Two interesting new papers add to this literature. The University of Pennsylvania has a large private police force, some 100 officers who patrol the Penn campus and a substantial fraction of the surrounding neighborhood. The city police also police the Penn neighborhood but the UP police stay within a known (but not demarcated) region. Thus, there are more police on the Penn side of the border than on the other side. MacDonald, Kick and Grunwald apply regression discontinuity to look at what happens to crime around the border region and they find that it drops as one crosses the border. Their measures of the elasticity of crime with respect to police are similar to those found elsewhere in the literature.

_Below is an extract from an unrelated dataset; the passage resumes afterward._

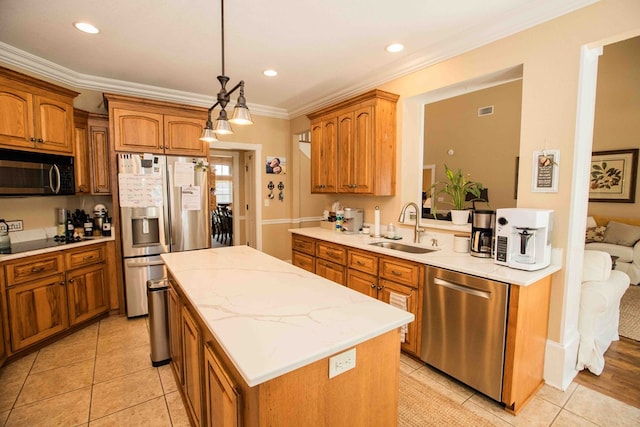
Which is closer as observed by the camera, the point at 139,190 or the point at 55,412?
the point at 55,412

Chalfin and McCrary take another approach. I always assumed that the reason standard (OLS) techniques do not pick up an effect of police on crime was reverse causality, places with a lot of crime also have a lot of police. Chalfin and McCrary argue that an even more serious problem may have been measurement error. The usual measure of police is produced by the FBI and the Uniform Crime Reports. CM find another measure produced by the Annual Survey of Governments. The two measures are close enough in levels but the relationship is surprisingly weak when looking at growth rates. Although we can’t say which measure is correct (or if either are correct) just knowing that they are different tells us that measurement error is important and measurement error will bias results downward (i.e. away from showing a significant effect of police on crime.) Moreover, if you know that measurement error exists it’s also possible to correct for it (surprisingly one can do this even without knowing the truth!) and when CM do this they find large and significant effects of police on crime, very much in line with earlier results. CM also show that there is lots of variability in police numbers that is not accounted for by crime so reverse causality is not as big a problem as one might imagine.

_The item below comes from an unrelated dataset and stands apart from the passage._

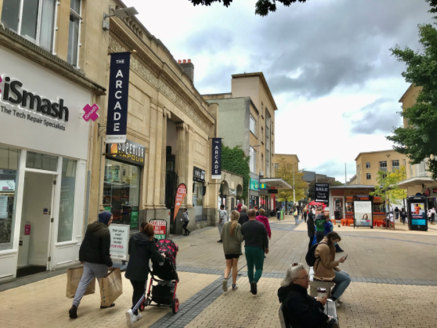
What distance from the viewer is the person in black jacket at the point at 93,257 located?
5.37 meters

Using a range of reasonable elasticity estimates from the new literature and a back of the envelope calculation, Klick and I argue that it would not be unreasonable to double the number of police officers in the United States. At current levels, it’s also my belief that police are much more effective than prisons at reducing crime and with far fewer of the blowback effects. Chalfin and McCrary do a more detailed cost-benefit calculation for individual cities and they also find that many cities are severely underpoliced (and some are overpoliced–the police force of Richland County, South Carolina probably does not need a tank).

Estimates of the elasticity of crime with respect to police are largely consistent across many papers which suggests that the new techniques are more credible.  The elasticity estimates are also important because their size implies that major changes in policy could improve social welfare. I see the empirical economics of crime as one of the more useful areas in economics in which substantial progress has been made in recent years.